### Task prompt
Below are entries; repeat exactly, and nothing else, the lines from the one holding "Raúl Arévalo triunfa en los Premios Forqué" through the one holding "Cucina a gas o elettrica in stile piatto", inclusive. Leave the pictures out.

Captioned web image data:

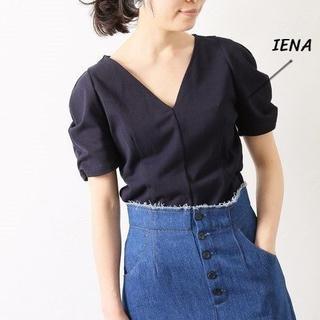 IENA - 【IENA】セーヌタックスリーブプルオーバー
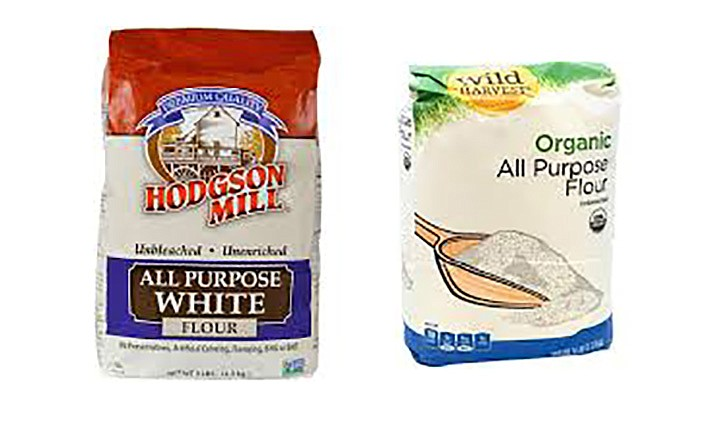 2 brands have issued recalls on bags of flour. (Courtesy)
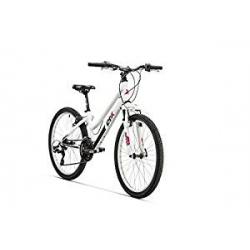 "Chollo - Bcicleta mtb AFX Rohan 24"""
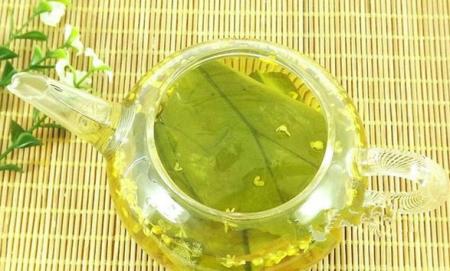 喝荷叶茶可以减肥吗?要注意什么?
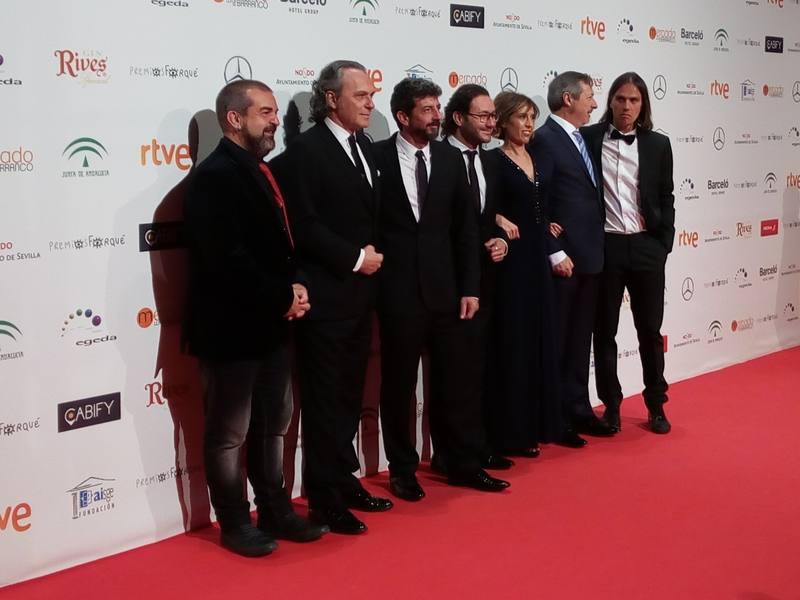 Raúl Arévalo triunfa en los Premios Forqué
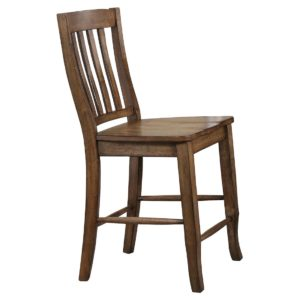 Carmel 24″ Rake Back Barstool (Rustic Brown) by Winners Only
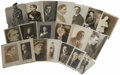 "Movie/TV Memorabilia:Autographs and Signed Items, Vintage Photos of Early Actors. Set of 20 vintage b&w 8"" x 10""photos of early stage and screen actors, many of them autogr..."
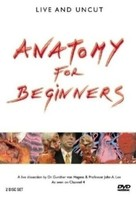 """""""Anatomy for Beginners"""" - Movie Cover (xs thumbnail)"""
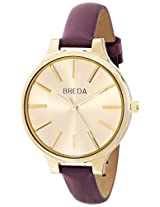 Breda Women's 1650A Watch with Purple Genuine Leather Band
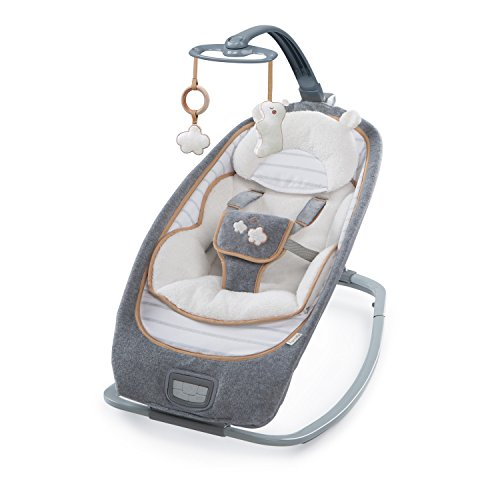 Imagen de Sillas Mecedoras Eléctrica Para Bebés Ingenuity por menos de 75 euros.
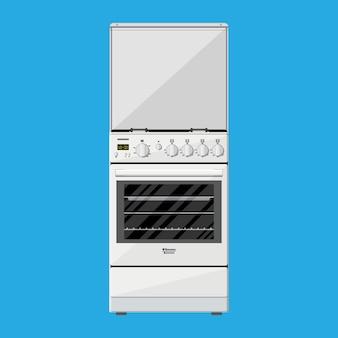 Cucina a gas o elettrica in stile piatto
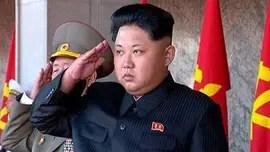 Más de una docena de buques de guerra de la OTAN participaron en el derribo exitoso de un objetivo de misiles balísticos cerca de Escocia el domingo, la prueba más reciente de medidas defensivas en medio de los programas de propagación de armas nucleares y misiles de Corea del Norte.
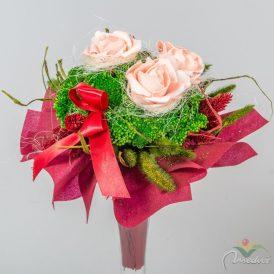Szárazvirág csokor 3 rózsás,vetexes  (2)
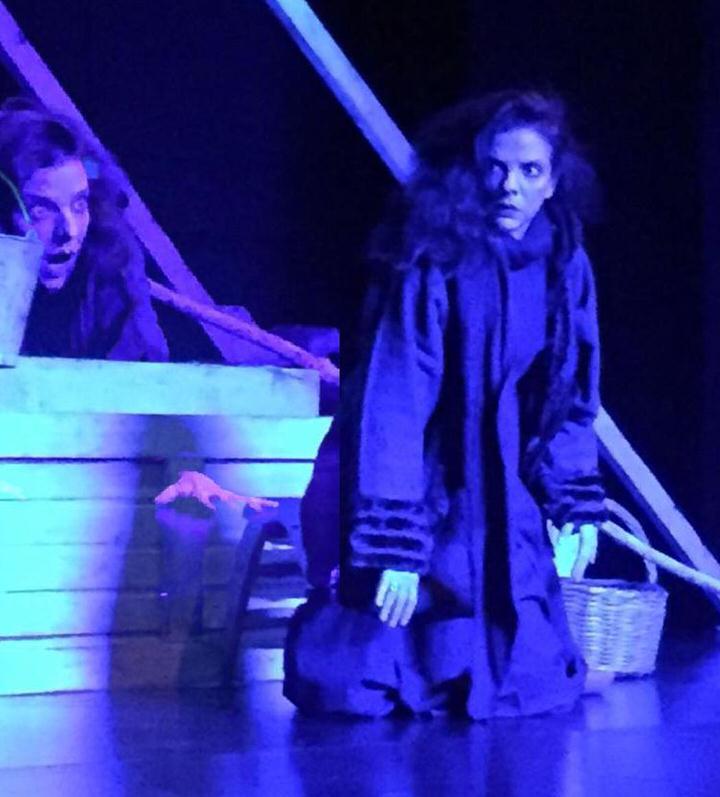 Η «Φόνισσα» του Αλέξανδρου Παπαδιαμάντη στο θέατρο Αλκμήνη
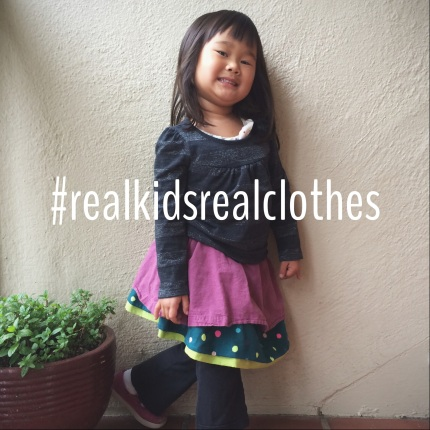 #realkidsrealclothes by you & mie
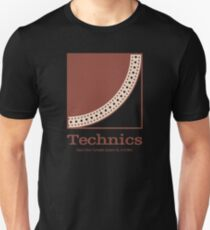 Technics. Deejay World T-Shirt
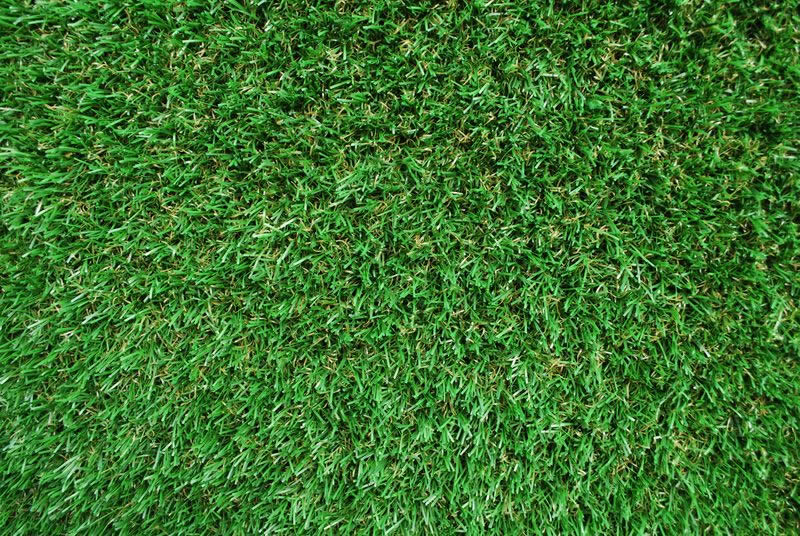 quality artificial grass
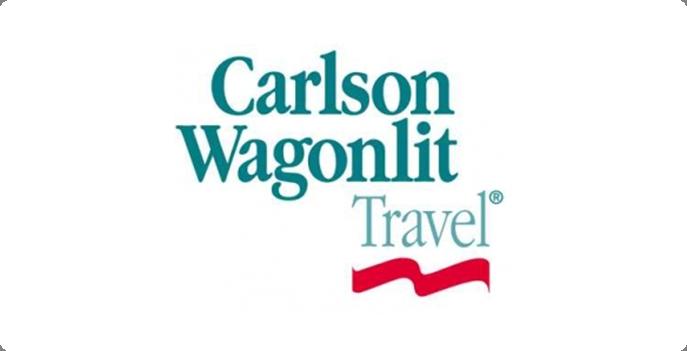 Carlson Wagon LIt
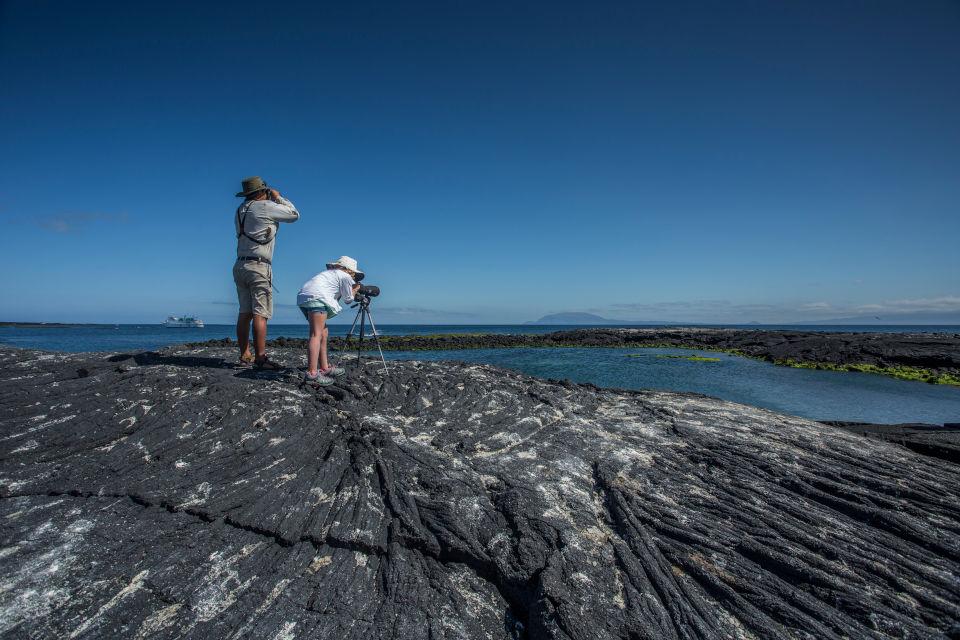Galapagos landscape watching.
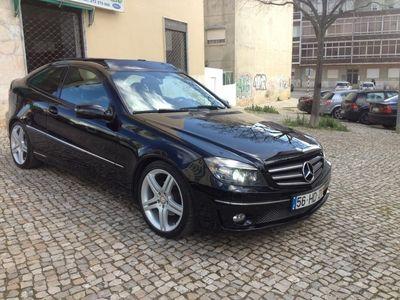 usado Mercedes CLC220 150 cv Nacional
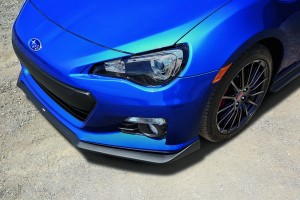 2015 Subaru BRZ Series.Blue front spoiler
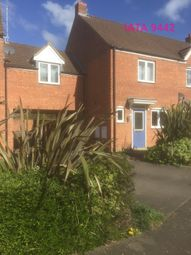 Thumbnail 3 bedroom semi-detached house for sale in Fishers Bank, Littleport, Ely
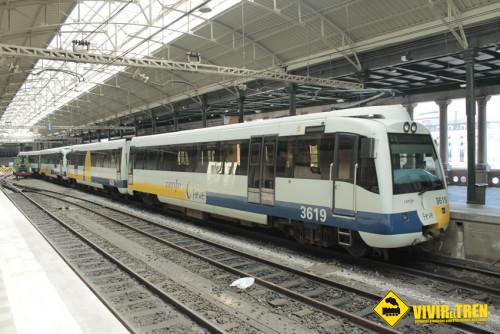Los trenes de Renfe circularán las 24 horas durante la Semana Grande de Bilbao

### Solution to this exercise
 Raúl Arévalo triunfa en los Premios Forqué
 Carmel 24″ Rake Back Barstool (Rustic Brown) by Winners Only
 "Movie/TV Memorabilia:Autographs and Signed Items, Vintage Photos of Early Actors. Set of 20 vintage b&w 8"" x 10""photos of early stage and screen actors, many of them autogr..."
 """""""Anatomy for Beginners"""" - Movie Cover (xs thumbnail)"""
 Breda Women's 1650A Watch with Purple Genuine Leather Band
 Imagen de Sillas Mecedoras Eléctrica Para Bebés Ingenuity por menos de 75 euros.
 Cucina a gas o elettrica in stile piatto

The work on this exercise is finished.